Understanding a step in Kirchoff's formula. Why does $\int_{B(x,t)} g(y) dS(y) = \int_{B(0,1)} g(x+tz) dS(z)$ ? In some book the solution to the I.V.P for a wave equation in 3D can be represented by the Kirchoff's formula as: 
$\newcommand{\avint}{⨍}$
$ u(x,t) = \frac{\partial}{\partial t} \big[ t \avint_{\partial B(x,t)} g(y) dS(y) \big] + t\avint_{\partial B(x,t)} h(y) dS(y) $
where dS(y) is the surface measure of the sphere $B(x,t)$. 
However, this could also be written as: 
$ u(x,t) = \frac{\partial}{\partial t} \big[ t \avint_{\partial B(0,1)} g(x+tz) dS(z) \big] + t\avint_{\partial B(0,1)} h(x+tz) dS(z) $ 
My question is how is it okay to change from $\partial B(x,t)$ to $\partial B(0,1)$ ? 
Any clarification would be greatly appreciated. 
 A: When you write$\newcommand{\avint}{⨍}$
$$u(x,t) = \frac{\partial}{\partial t} \big[ t \avint_{\partial B(x,t)} g(y) dS(y) \big] + t\avint_{\partial B(x,t)} h(y) dS(y)$$
this $dS$ is the measure on the sphere with center in $x$ and radius $t$.
When you write 
$$u(x,t) = \frac{\partial}{\partial t} \big[ t \avint_{\partial B(0,1)} g(x+tz) dS(z) \big] + t\avint_{\partial B(0,1)} h(x+tz) dS(z)$$
the $dS$ is the measure on the sphere with center in $0$ and radius $1$.
Consider the integral the integral
$$\int_{\partial B(x,t)} f(y) dS_{\partial B(x,t)}(y).$$
Make $y=z+x$, where $z\in \partial B(0,t)$. We obtain $dS_{\partial B(x,t)}(y) = dS_{\partial B(0,t)}(z)$. Therefore
$$\int_{\partial B(x,t)} f(y) dS_{\partial B(x,t)}(y)=\int_{\partial B(0,t)} f(z+x)dS_{\partial B(0,t)}(z).$$
On the other hand, make $z=tw$, where $w\in \partial B(0,1)$, we obtain $dS_{\partial B(0,t)}(z) =t^{n-1}dS_{\partial B(0,1)}(w)$ and therefore 
$$\int_{\partial B(0,t)} f(z+x)dS_{\partial B(0,t)}(z) = \int_{\partial B(0,1)} f(tw+x)t^{n-1}dS_{\partial B(0,1)}(w).$$
So, we conclude that 
$$\int_{\partial B(x,t)} f(y) dS_{\partial B(x,t)}(y)= \int_{\partial B(0,1)} f(tw+x)t^{n-1}dS_{\partial B(0,1)}(w).$$
Now from this identity we obtain
\begin{align*}\avint_{\partial B(x,t)}g(y) dS(y) &= \frac{1}{|\partial B(x,t)|}\int_{\partial B(x,t)}g(y) dS_{\partial B(x,t)}(y)

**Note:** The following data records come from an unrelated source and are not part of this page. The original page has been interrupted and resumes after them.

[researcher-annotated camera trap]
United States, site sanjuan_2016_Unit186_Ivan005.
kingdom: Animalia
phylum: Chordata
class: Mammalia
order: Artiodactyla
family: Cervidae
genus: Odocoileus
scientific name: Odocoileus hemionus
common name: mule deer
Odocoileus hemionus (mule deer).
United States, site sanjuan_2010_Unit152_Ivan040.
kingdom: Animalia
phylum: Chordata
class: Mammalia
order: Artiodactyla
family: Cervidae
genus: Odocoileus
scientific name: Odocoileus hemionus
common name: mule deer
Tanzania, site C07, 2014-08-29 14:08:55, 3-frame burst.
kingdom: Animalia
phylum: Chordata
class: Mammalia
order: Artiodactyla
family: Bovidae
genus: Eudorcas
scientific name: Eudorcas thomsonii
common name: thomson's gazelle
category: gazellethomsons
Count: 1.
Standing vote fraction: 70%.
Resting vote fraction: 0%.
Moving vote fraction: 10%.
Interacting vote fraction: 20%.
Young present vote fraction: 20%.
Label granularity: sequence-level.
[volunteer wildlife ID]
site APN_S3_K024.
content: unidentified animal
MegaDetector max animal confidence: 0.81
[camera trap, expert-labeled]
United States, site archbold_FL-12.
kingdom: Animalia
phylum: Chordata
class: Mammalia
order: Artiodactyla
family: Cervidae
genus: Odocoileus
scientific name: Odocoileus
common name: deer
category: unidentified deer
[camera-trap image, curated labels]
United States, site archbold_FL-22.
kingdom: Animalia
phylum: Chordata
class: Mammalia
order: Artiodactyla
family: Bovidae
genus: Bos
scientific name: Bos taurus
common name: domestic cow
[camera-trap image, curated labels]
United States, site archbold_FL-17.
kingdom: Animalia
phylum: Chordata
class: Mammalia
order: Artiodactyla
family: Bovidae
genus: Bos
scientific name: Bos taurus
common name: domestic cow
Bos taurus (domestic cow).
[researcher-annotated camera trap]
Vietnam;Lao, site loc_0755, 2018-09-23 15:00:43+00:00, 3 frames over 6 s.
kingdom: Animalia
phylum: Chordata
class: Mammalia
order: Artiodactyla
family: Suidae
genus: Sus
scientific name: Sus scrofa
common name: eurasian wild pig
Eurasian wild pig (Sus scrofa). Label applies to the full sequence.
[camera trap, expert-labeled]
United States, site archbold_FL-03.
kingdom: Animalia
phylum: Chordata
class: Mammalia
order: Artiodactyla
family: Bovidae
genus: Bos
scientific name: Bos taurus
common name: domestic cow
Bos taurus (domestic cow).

\\&= \frac{1}{t^{n-1}|\partial B(0,1)|}\int_{\partial B(x,t)}g(y) dS_{\partial B(x,t)}(y)
\\&=\frac{1}{t^{n-1}|\partial B(0,1)|}\int_{\partial B(0,1)}g(tw+x) t^{n-1} dS_{\partial B(0,1)}(w) 
\\&=\frac{1}{|\partial B(0,1)|}\int_{\partial B(0,1)}g(tw+x)  dS_{\partial B(0,1)}(w)
\\&= \avint_{\partial B(0,1)}g(tw+x) dS_{\partial B(0,1)}(w).
\end{align*}
With this is easy to see that the first formula implies the second one.